Problem details ::
Set down each record below exactly as it stands. Pictures are not part of the copy.

Saved entries:
::::

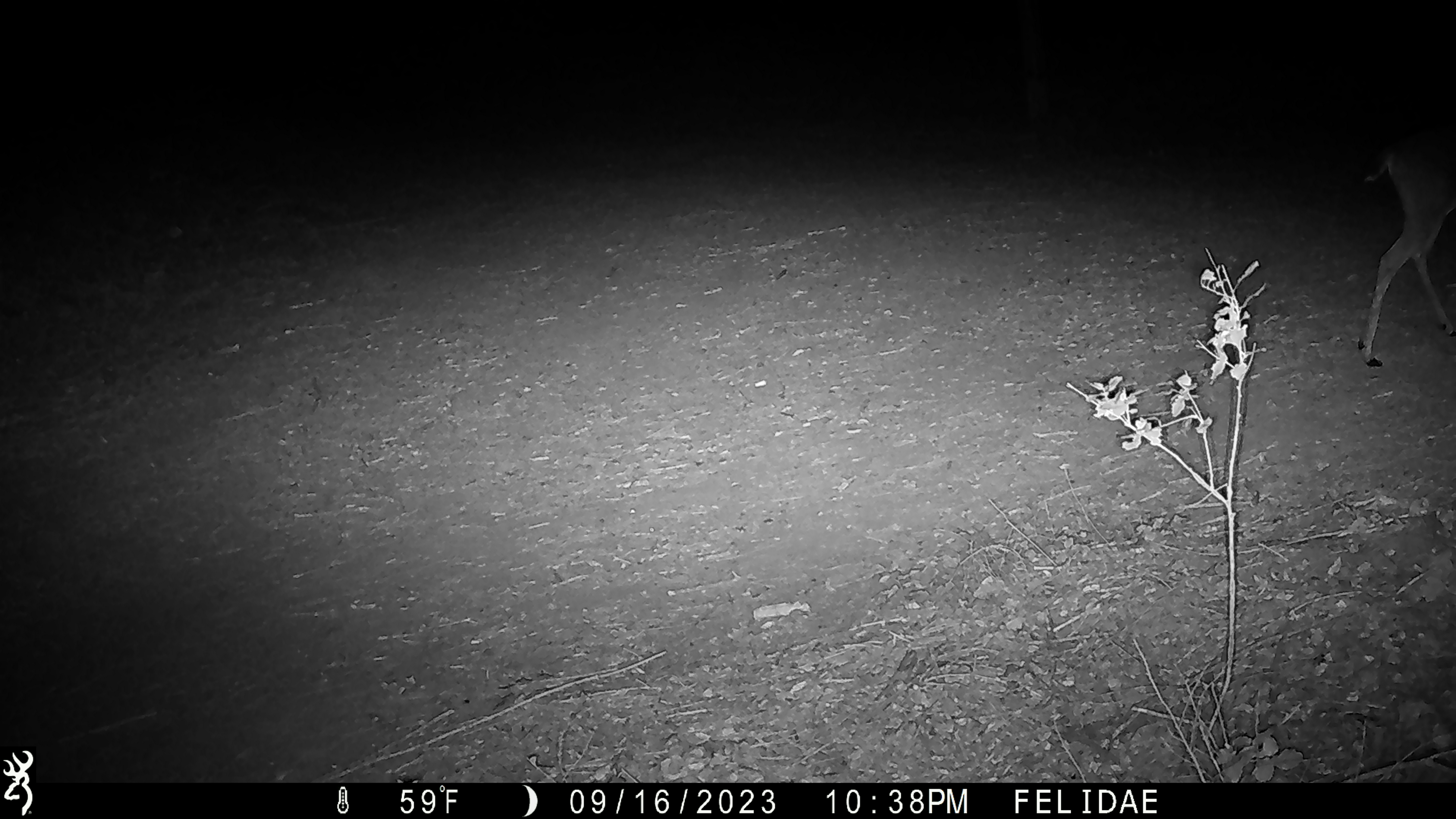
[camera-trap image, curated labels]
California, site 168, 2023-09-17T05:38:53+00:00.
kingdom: Animalia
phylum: Chordata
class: Mammalia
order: Artiodactyla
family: Cervidae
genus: Odocoileus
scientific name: Odocoileus hemionus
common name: mule deer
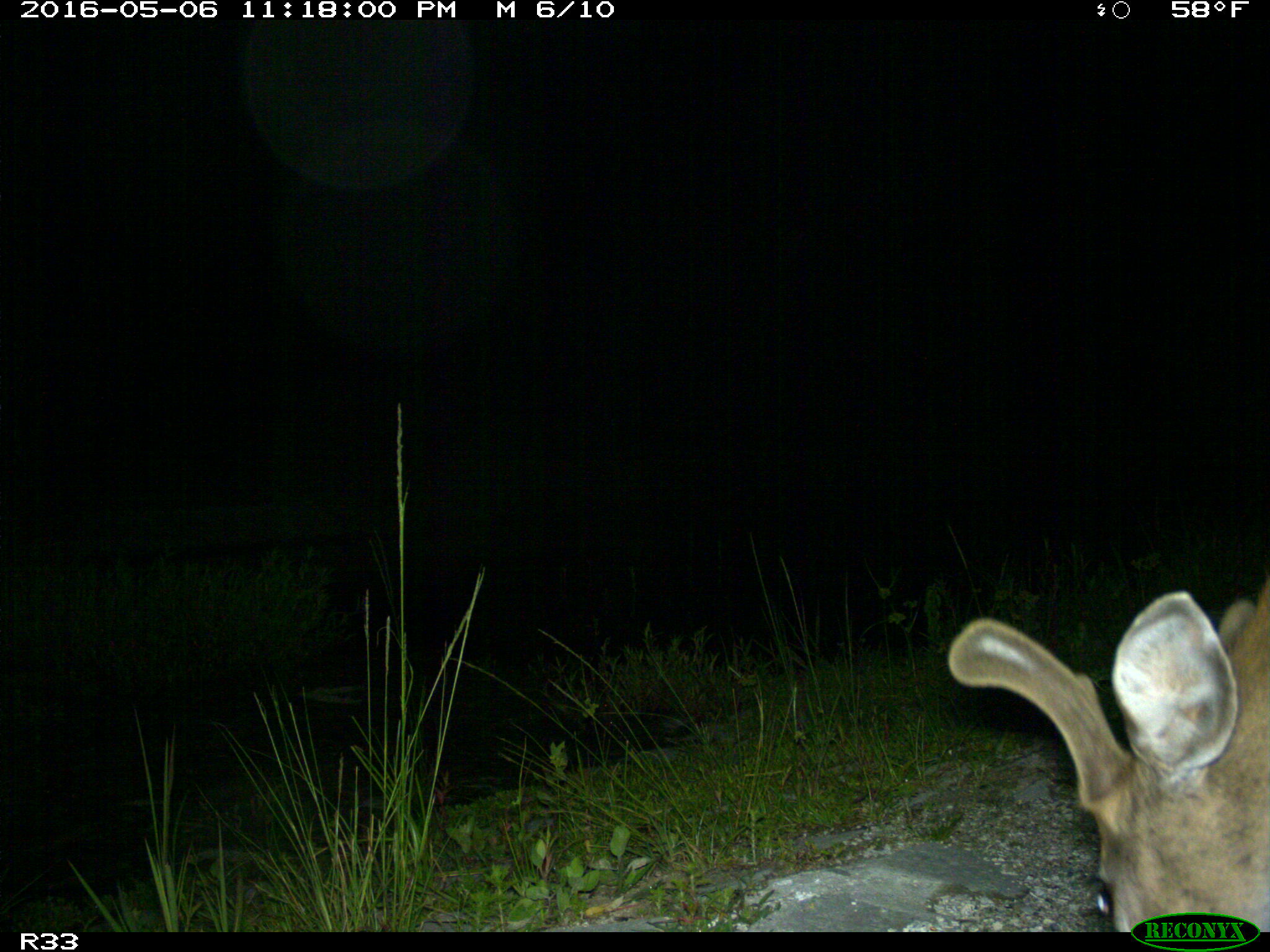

::::

Answer section ::
[camera-trap image, curated labels]
California, site 168, 2023-09-17T05:38:53+00:00.
kingdom: Animalia
phylum: Chordata
class: Mammalia
order: Artiodactyla
family: Cervidae
genus: Odocoileus
scientific name: Odocoileus hemionus
common name: mule deer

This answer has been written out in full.